Why marketing managers need design services to generate more leads

Last night, I was researching resorts in North Yorkshire for a staycation. I was spoilt for choice, but one thing was obvious… the way each town’s website was presented had an immediate impact on whether I kept it on my shortlist of potential destinations… or unceremoniously chopped it immediately. 

Oh, the sins against design… typefaces that went out with tablets of stone; amateurish embellishments; clashing colours; grainy images; and ill-positioned headers. The list could be much longer but you get the gist.

Anyway, this experience – in a nutshell – sums up the importance of professional design in marketing communications.

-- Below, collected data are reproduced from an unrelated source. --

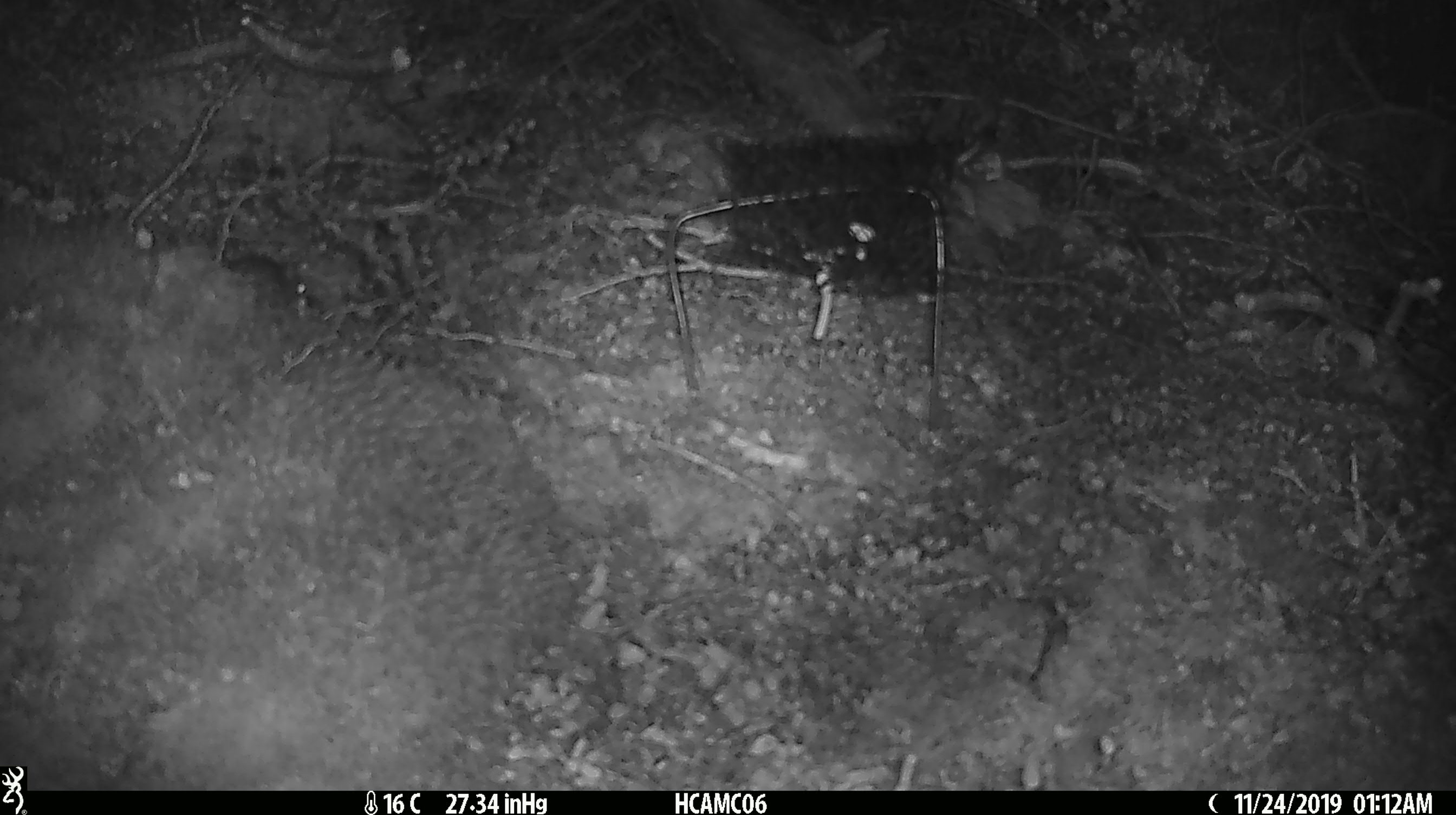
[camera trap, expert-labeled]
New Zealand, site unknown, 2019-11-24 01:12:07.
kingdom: Animalia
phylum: Chordata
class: Mammalia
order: Rodentia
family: Muridae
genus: Mus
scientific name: Mus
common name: mouse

The value of refined design

Just as we make instant judgments about people we meet based on the way they look, are dressed, talk and generally present themselves, we make similar judgments about the way companies and organisations face their publics.

While I firmly believe that appearance alone should not define a person, in business the harsh reality is ‘you never get a second chance to make a first impression’. This slogan, first coined by the advertising copywriters of Madison Avenue (MadMen) in 1966, is as relevant as ever.

Now, in the digital age, we are bombarded with more marketing messages than ever before. It has been calculated that the average consumer in the UK is confronted with anything up to 10,000 such messages every day. Sound incredible? Well, think about your typical (non-lockdown) life… you’ll be confronted by billboards, posters, messages on the back of buses, radio ads, eshots, mailers, TV commercials, digital ads when you go on Google… the list goes on… and on.

And this is why great marketing professionals understand the value of refined design.

Visual intelligence helps you stand out. It brings clarity to your messages. It makes it easier for your audience to contact you. Above all, it helps position your business as a quality entity. If you don’t care about how your business is presented, the subliminal message is you won’t care about your customers either.


So what is good design?

Ah, the million-dollar question. Of course, there are established ground rules and practices – principles that are taught on degree courses are then honed and refined by designers when they enter the commercial world. It’s about avoiding the superfluous and injecting freshness and clarity.

Explaining why something is well or poorly designed is challenging. Hopefully, the following anecdote will help. 

A prospective client came to us last year with a newsletter she’d had designed by a mate, at a mate’s rate. Although she said it was ‘OK’, she knew it wasn’t quite right and didn’t reflect the quality of her business as she’d hoped. 

Our design team took one look and identified immediately what was wrong (all that studying followed by years of experience). The key elements were all there but there was no care, no finesse, no attention to detail, no love in what they saw. For example, an important building that featured on the front cover cast a huge shadow, making the overall page look grey and a bit bleak; images had been poorly cropped; and there was no hierarchy or consistency to the size of fonts used throughout. 

Each of these things jumped out at our designers and were easily fixed. The point is, the client (no longer a prospect) knew something wasn’t right – she had a feeling in her gut – but she couldn’t put her finger on what was wrong. And this is the thing – good design often comes down to subtleties and nuances.


Good design works

When digital cameras first became readily available, cost-conscious marketing teams slashed their photography budgets because they were able to take photos themselves. Commercial photographers across the land went out of business. Fortunately, the savvier marketers and company bosses have come to recognise the difference in quality between a shot taken on an iPhone and one taken by a professional with an eye for composition, using professional equipment.

The same applies to design. With all the software now available, anyone can have a go at designing anything. The trouble is the amateurism is glaringly obvious.

So, if you want web design or graphic design for a brochure, exhibition stand, newsletter, whitepaper, corporate identity or anything, think about investing in value not price.

Your son might have got an A in art; your wife might have done a graphic design course at night school; your local printer might have agreed to ‘throw in’ the cost of design; and, yes, your local newspaper might have offered to design your advertisement for you.

Is the potential saving really worth the potential loss of business? Good design works. It conveys in a split second your values, your position in the hierarchy. Good design can help you command higher fees for your services or higher price points for your products … good design implies so much more about you. Can you think of a single famous brand that looks as though a 10-year old designed it?


Professionalism is everything in business & design

As you’ll have gathered, we feel strongly about the value of design and are passionate about delivering great design to all our clients, no matter how large or small the job. We take pride in our work and you should be proud of how your business is presented, too. 

Would you use an unqualified accountant, lawyer, dentist or physio? Of course not. You’d choose skilful and accomplished people. Amateurish design looks exactly that. It says things about you and your business that would be better left unsaid. Amateurism is fine for hobbyists. In business, professionalism is everything.